"Well, when I started working with her, I mean, it was really an easy match because it was like playing dress up," Stewart told TODAY ahead of the 2020 Video Music Awards on Sunday night. "We had a great time. She's really easy to work with because she really loves clothes. She knows her body. and that's part of her look."
Stewart, who started her career in fashion by working in the garment industry, designed for the pop star from approximately 1984 to 1992 before later working more heavily in the film industry.
"She'll give you the time that you need for fittings," Stewart said of their working relationship. "So the most important thing for a costume designer is to have someone that participates and really wants to be there. And now many years later, we can look back and know that she understood the power of her look. So she gave it 100 percent or 1,000 percent of her attention."
Stewart ended up winning awards for the costumes she created in Madonna's video for "Material Girl," which was inspired by Marilyn Monroe's pink gown during her performance of “Diamonds Are a Girl’s Best Friend” in the 1953 film “Gentlemen Prefer Blondes.” But Stewart also designed another key look in the history of Madonna's wardrobe: her costume for the 1990 VMAs performance of "Vogue."
"We know historically that the French were the biggest posers and it's the whole idea of voguing and posing," Stewart explained of her inspiration for the costume. "So it was the perfect transition. I suggested for this kind of French court situation with Marie Antoinette. It's really one of the origins, right? All they did was, 'Strike a pose.'"

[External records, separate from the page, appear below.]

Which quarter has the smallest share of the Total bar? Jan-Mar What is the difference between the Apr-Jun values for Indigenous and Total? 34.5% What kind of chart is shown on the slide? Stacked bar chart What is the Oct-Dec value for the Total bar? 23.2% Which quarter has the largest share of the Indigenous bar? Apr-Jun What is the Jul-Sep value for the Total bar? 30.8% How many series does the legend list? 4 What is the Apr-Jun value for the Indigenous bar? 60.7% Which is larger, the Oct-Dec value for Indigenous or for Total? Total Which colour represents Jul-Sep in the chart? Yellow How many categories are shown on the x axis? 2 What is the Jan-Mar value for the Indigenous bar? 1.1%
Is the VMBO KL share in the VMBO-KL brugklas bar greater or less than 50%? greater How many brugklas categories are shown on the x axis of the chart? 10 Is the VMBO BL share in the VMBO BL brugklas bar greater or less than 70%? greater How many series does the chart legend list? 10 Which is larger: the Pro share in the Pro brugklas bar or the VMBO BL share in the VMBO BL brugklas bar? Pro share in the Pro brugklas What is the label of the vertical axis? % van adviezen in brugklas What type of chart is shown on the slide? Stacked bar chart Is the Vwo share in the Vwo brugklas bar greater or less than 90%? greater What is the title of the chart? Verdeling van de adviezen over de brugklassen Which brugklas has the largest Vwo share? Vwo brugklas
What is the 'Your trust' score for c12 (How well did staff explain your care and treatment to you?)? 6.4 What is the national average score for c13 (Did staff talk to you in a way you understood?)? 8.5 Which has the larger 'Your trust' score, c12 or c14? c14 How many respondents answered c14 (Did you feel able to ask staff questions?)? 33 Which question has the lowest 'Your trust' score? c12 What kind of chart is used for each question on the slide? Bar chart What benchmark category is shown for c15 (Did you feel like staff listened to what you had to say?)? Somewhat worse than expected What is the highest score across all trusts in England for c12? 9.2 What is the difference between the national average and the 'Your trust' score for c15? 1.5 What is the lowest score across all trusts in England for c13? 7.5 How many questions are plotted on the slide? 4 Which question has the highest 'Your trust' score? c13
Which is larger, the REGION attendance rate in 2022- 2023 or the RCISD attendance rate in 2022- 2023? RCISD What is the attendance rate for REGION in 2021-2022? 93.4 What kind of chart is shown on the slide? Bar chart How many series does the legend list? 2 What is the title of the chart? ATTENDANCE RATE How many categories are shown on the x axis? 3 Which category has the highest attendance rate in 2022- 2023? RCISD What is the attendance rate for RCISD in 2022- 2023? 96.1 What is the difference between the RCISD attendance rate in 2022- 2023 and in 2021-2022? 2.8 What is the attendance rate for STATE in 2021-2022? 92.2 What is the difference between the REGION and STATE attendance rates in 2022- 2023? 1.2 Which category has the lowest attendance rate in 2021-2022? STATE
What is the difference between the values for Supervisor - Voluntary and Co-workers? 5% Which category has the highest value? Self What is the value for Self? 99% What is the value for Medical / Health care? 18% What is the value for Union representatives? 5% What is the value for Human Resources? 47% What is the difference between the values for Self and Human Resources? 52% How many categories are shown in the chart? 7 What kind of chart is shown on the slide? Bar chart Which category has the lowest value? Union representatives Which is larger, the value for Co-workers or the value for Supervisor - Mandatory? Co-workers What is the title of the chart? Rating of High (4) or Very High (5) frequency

When asked if it was her idea, she said it was, before adding, "I think one always has to say it's a collaboration. I would never say anything was completely mine. Every time you work with an artist, you work on something together."
"It's a team effort, You can't do anything by yourself"
"I think that she was in a super creative space at that time. That was really the origin story, if you will, and creating really special things ourselves. She didn't want designer works that she was an advertisement for. It was about her being an original."
Considering that some of her designs, including Madonna's black slip dress in "Like a Prayer," were deemed controversial at the time, Stewart explained she never gave the blowback much credence.
"I didn't take it super seriously. For some people, it was very jarring and jolting and provocative, but I kind of have a neutral feeling about it because some people maybe that were very religious, took it to heart and were insulted."
"I saw it as entertainment. You can say that she's making a political statement or that creating controversy is the thing that Madonna does, but she always just changed it up. She pushed the boundaries like any artist would do."
Stewart looks back and acknowledges that it was a great time to be working in music videos, because music videos really dictated so much of culture.
"It was a time when videos, even though it was the beginning, it was also sort of the peak time for MTV those few years," she said. "We really created trends all around the world and it really was the beginning of a movement. So it was an incredible opportunity to be there at that time and have those experiences."
"MTV was made for Madonna and Madonna was made for MTV."